* [SUPPLIED MATERIAL]:

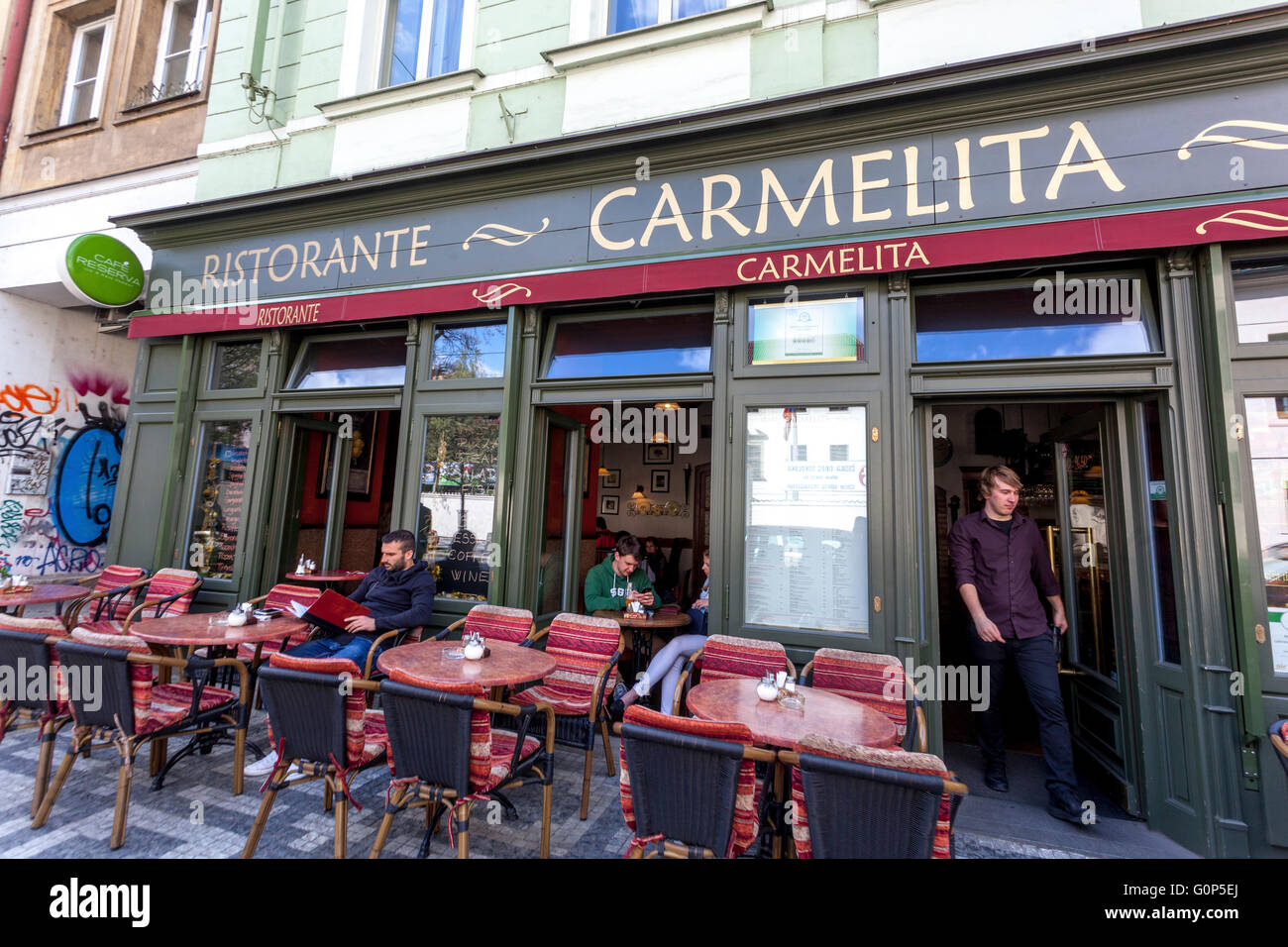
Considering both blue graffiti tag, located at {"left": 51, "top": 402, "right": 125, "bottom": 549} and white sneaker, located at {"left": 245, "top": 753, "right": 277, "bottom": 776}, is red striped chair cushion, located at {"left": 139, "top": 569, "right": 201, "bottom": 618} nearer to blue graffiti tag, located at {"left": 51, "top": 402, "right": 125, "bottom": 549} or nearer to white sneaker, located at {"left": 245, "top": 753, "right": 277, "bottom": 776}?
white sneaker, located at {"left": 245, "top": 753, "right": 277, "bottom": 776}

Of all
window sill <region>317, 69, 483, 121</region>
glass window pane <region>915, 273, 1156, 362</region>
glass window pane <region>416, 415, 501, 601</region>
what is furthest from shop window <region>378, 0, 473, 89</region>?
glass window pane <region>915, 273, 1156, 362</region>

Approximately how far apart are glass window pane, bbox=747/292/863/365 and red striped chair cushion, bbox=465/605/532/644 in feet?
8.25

* [WRITTEN INSTRUCTION]: Reproduce the records from the line containing "Approximately how far" through the end of the records, substituting "seat cushion" for "chair cushion" and changing nothing else.

* [ANSWER IN FULL]:
Approximately how far apart are glass window pane, bbox=747/292/863/365 and red striped seat cushion, bbox=465/605/532/644 in feet?
8.25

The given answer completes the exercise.